= What is expected =
Repeat the records below exactly from the line containing "1997 Lexus LX 1st Gen - Image 5 of 31" to the line containing "Schwimmbad - Exklusive", taking in both of those lines. Drop the pictures.

═══ Records for the task ═══

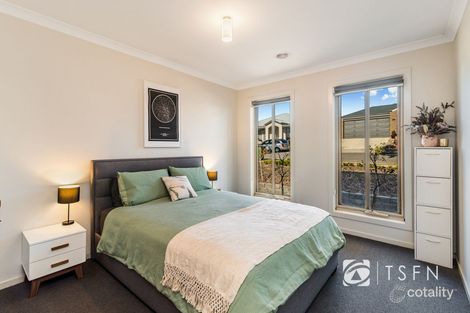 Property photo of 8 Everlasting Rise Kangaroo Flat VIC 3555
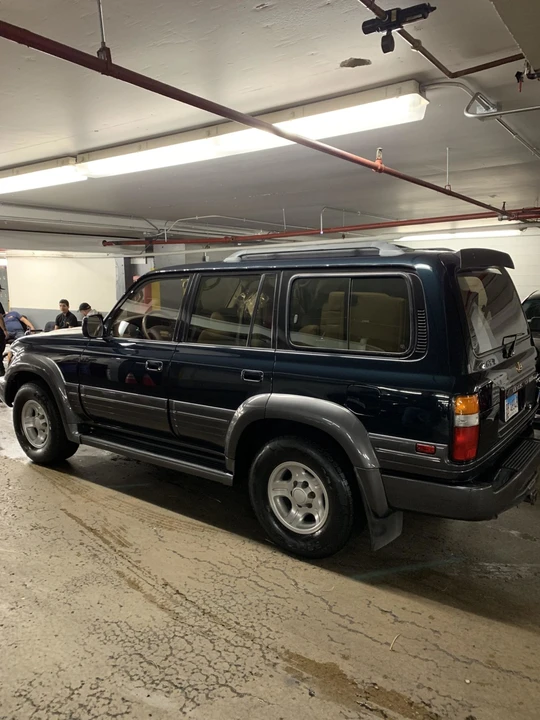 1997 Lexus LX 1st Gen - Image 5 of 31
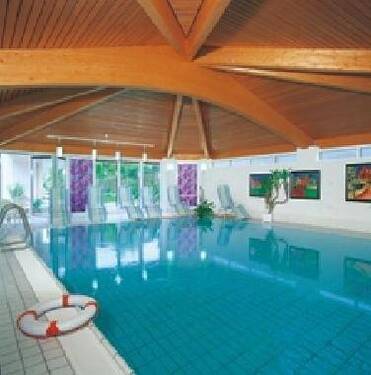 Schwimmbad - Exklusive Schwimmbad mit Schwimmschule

═══
═══ Records for the task ═══

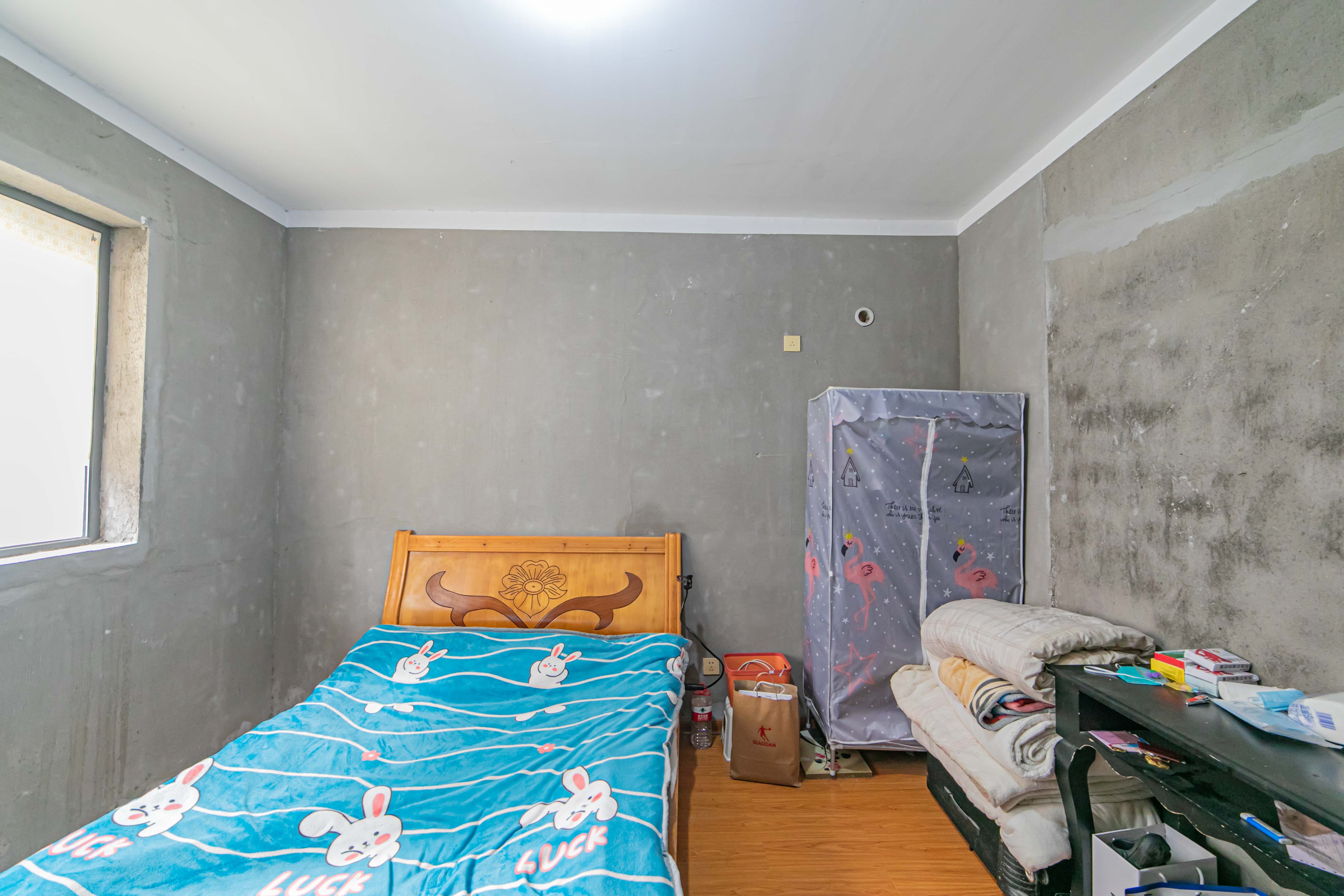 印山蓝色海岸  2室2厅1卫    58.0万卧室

═══

= Solution to the exercise =
 1997 Lexus LX 1st Gen - Image 5 of 31
 Schwimmbad - Exklusive Schwimmbad mit Schwimmschule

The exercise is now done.